COMENTÁRIO SOBRE A VII JORNADA DA DELEGAÇÃO GERAL GO/DF



Comentário final sobre a VII Jornada da Delegação Geral GO/DF
Ceres Lêda Félix de Freitas Rubio

A VII Jornada da Delegação Geral GO/DF Quando a bala fala, a fala cala: O que a Psicanálise diz sobre a violência? marcou um momento distinto, visto que,  muitos outros além dos participantes da DG compareceram  para saber o que a Psicanálise tinha a dizer. Assim, mais de cento e oitenta inscritos se fizeram presentes no Auditório da Faculdades Alfa.
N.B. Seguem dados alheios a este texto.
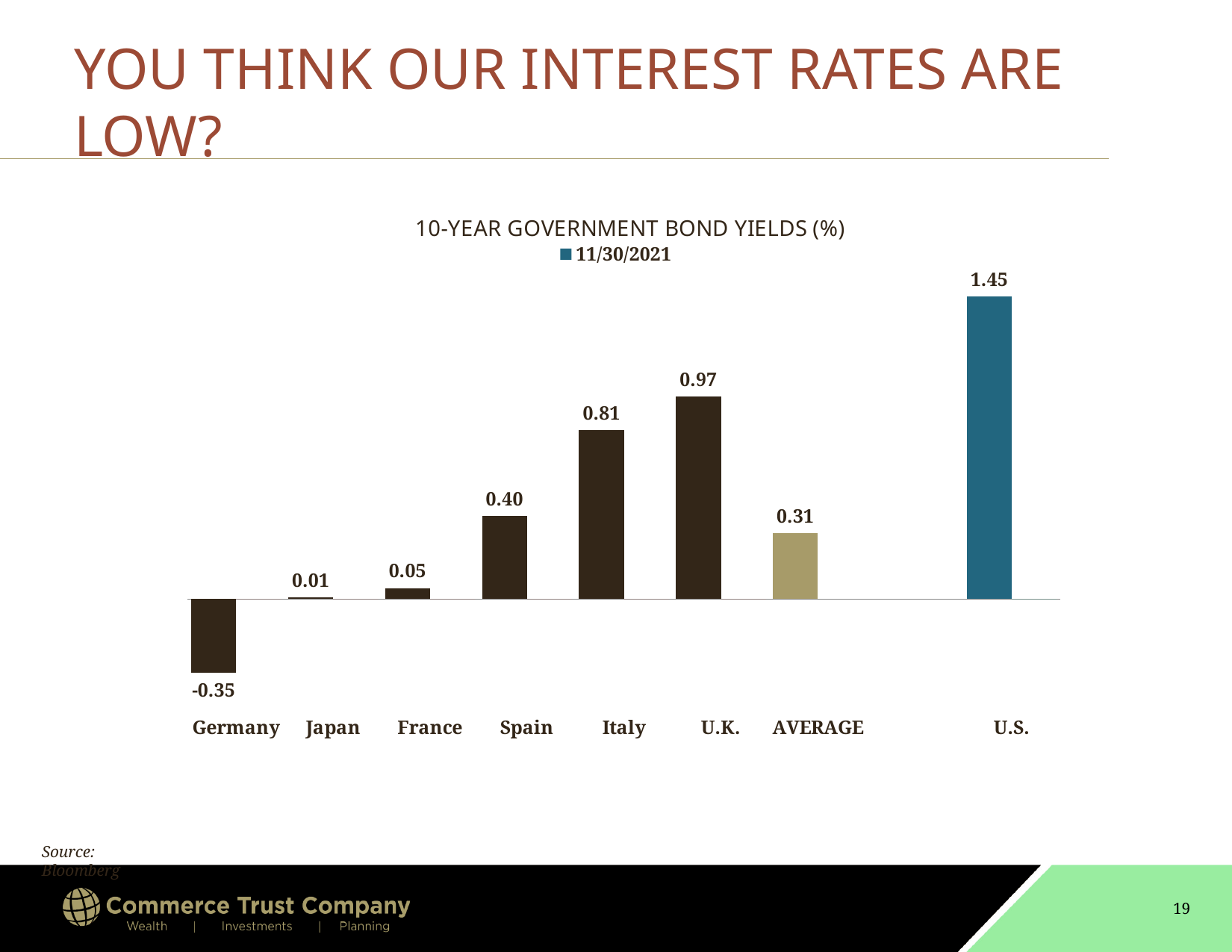
What is the difference between the U.S. yield and the U.K. yield? 0.48 What date does the chart legend show for the data? 11/30/2021 How many categories are shown on the x axis of the chart? 8 Which category has the lowest 10-year government bond yield? Germany What is the value shown for the AVERAGE bar? 0.31 What kind of chart is shown on the slide? Bar chart What is the 10-year government bond yield shown for Germany? -0.35 How many series does the chart legend list? 1 Which has a higher 10-year bond yield, Italy or Spain? Italy What is the difference between the Spain yield and the France yield? 0.35 Which category has the highest 10-year government bond yield? U.S. What is the 10-year government bond yield shown for Italy? 0.81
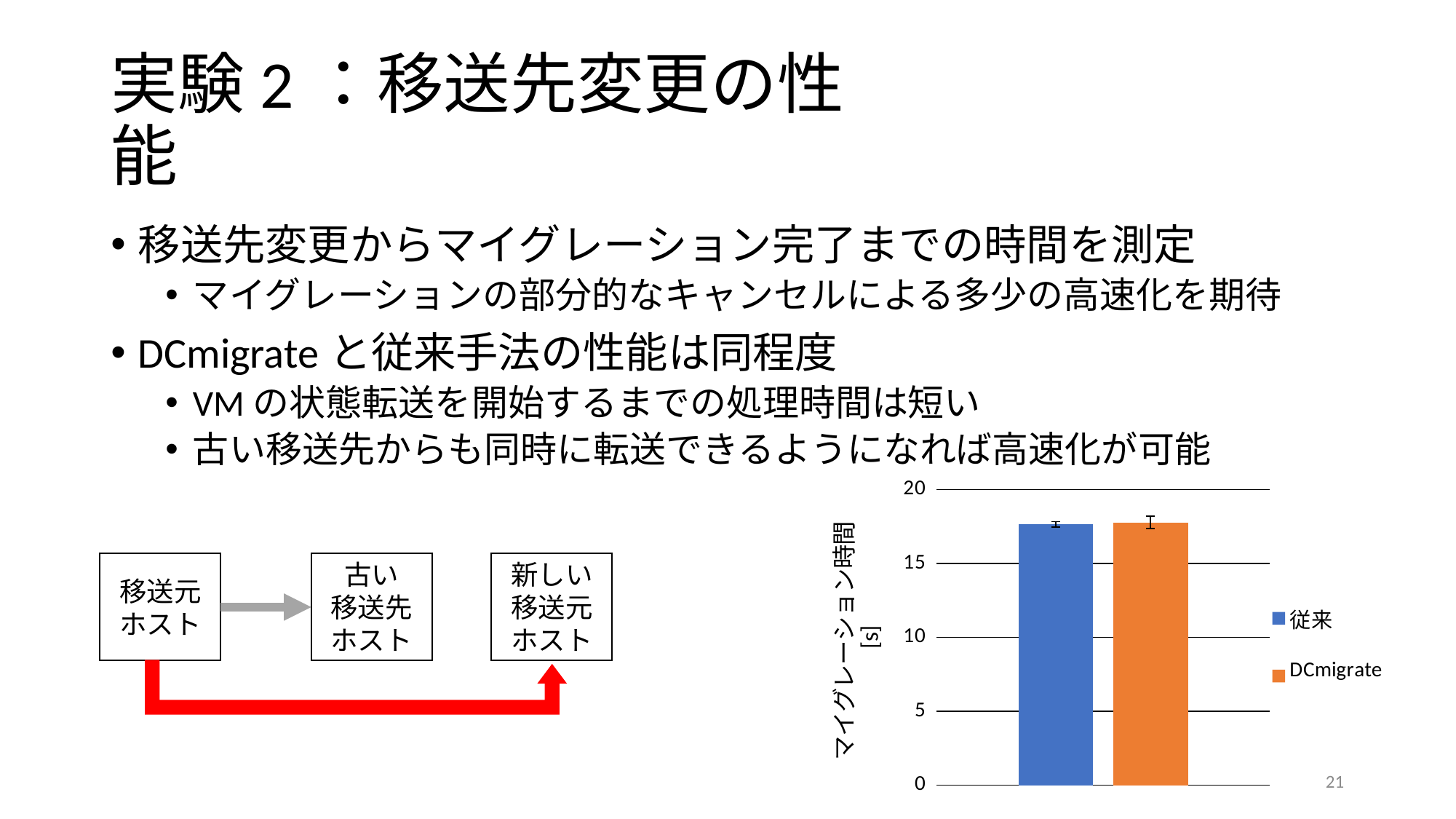
Which series is shown in orange in the chart? DCmigrate Is the value for DCmigrate greater or less than 15? greater What is the highest tick value shown on the vertical axis? 20 Is the value for DCmigrate greater or less than 20? less Is the value for 従来 greater or less than 15? greater How many bars are plotted in the chart? 2 What is the label of the vertical axis of the chart? マイグレーション時間 [s] How many series does the chart legend list? 2 What kind of chart is shown on the slide? bar chart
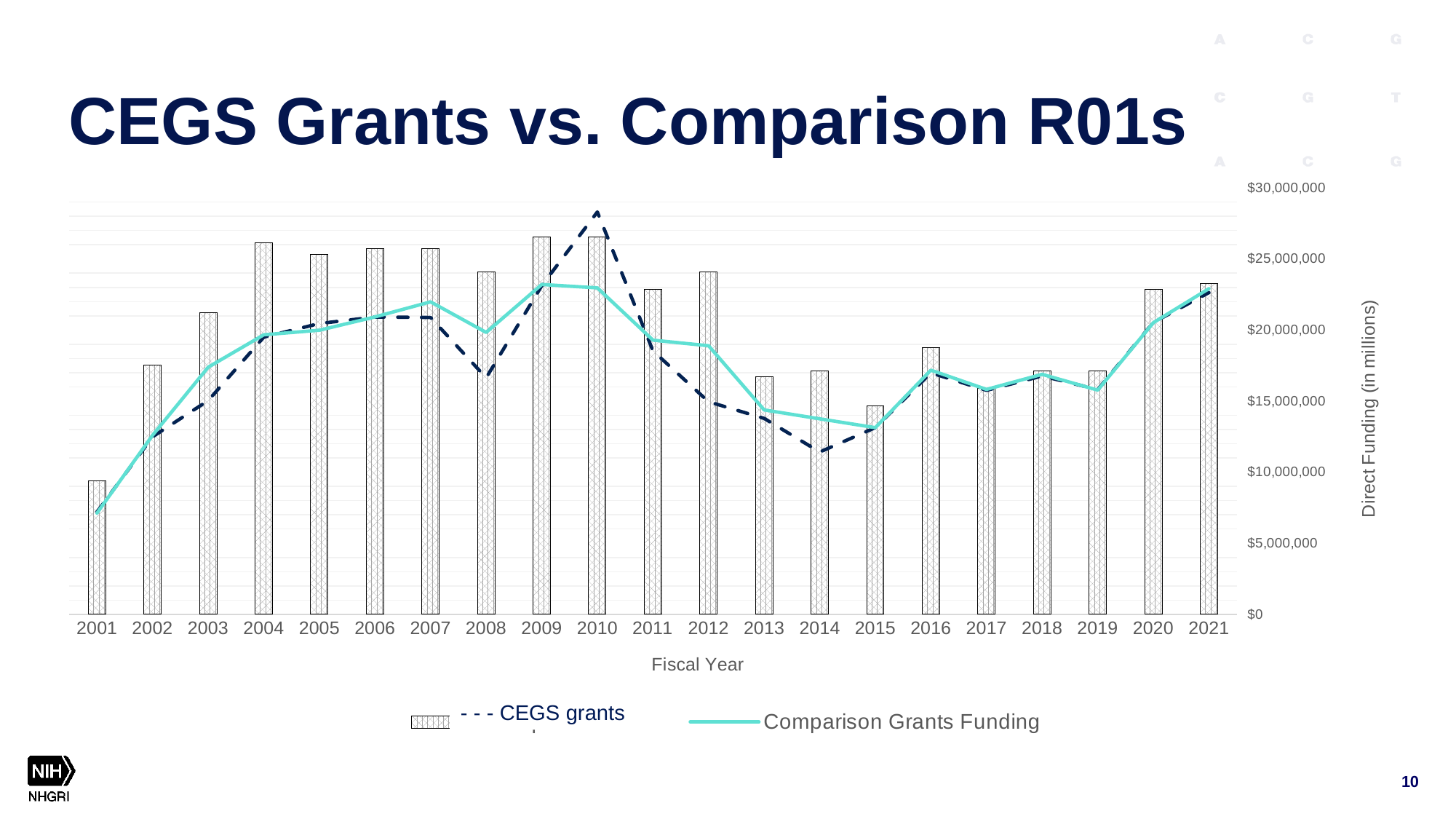
Is the bar for 2001 greater or less than $10,000,000? less How many fiscal years are shown on the x axis? 21 In which fiscal year is the Comparison Grants Funding line at its lowest? 2001 Is the bar for 2010 greater or less than $25,000,000? greater What kind of chart is shown on the slide? A combined bar and line chart What is the title of the y axis? Direct Funding (in millions) Is the Comparison Grants Funding value for 2009 greater or less than $20,000,000? greater Which bar is taller, 2004 or 2003? 2004 Do the bars rise or fall from 2010 to 2014? fall Which fiscal year has the lowest bar? 2001 In which fiscal year does the CEGS grants dashed line reach its highest point? 2010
Foram cinco mesas de trabalhos realizados, uma mesa que contemplou outros saberes e que fizeram a intersecção com a Psicanálise, o lançamento do quarto volume da revista apalavra e a conferência principal com Fernanda Otoni de Barros Brisset que abrilhantou a abertura com sua conferência intitulada “A violência cala, a psicanálise faz falar” discutindo a tarefa de investigar como a violência sociologicamente divulgada enlaça-se em nossa experiência clínica. Vimos diversas discussões teóricas. Discussões que trataram a questão da  criança como objeto de  violência, desde a palmada à violência da pulsão que insiste em se inscrever fazendo sintomas ou colocando o corpo  da criança a agitar-se. A mulher em situação de violência a partir de uma posição erotomaníaca, e uma posição de vítima sustentada pelo supereu. Vinhetas de casos clínicos onde se observou o gozo do um sozinho, de sujeitos desconectados e violentados, distantes dos laços sociais em pleno gozo autista e prontos a passagem ao ato. Na mesa de outros saberes, uma psicóloga, um advogado e um educador físico contribuíram com a discussão de que a violência é multifatorial, as instituições ocupando lugares de fomentar a violência generalizada e não implicando o sujeito no ato violento,  a impossibilidade de um único saber responder sobre os problemas da violência e ainda antecipar a violência a partir do espaço para a fala conduzida por uma alteridade humanizada, afetiva. Constatamos a partir da psicanálise que a experiência da  violência, do trauma, deve ser vista a partir da singularidade de cada um. O trauma respondendo ao que cada um tem registrado, marcado no seu encontro do simbólico com o corpo na formação do falasser. O analista como aquele a quem deve ser endereçado à angústia e a quem cabe o papel de ler o sintoma ao colocar esse falasser a falar a partir da transferência e do desejo do analista.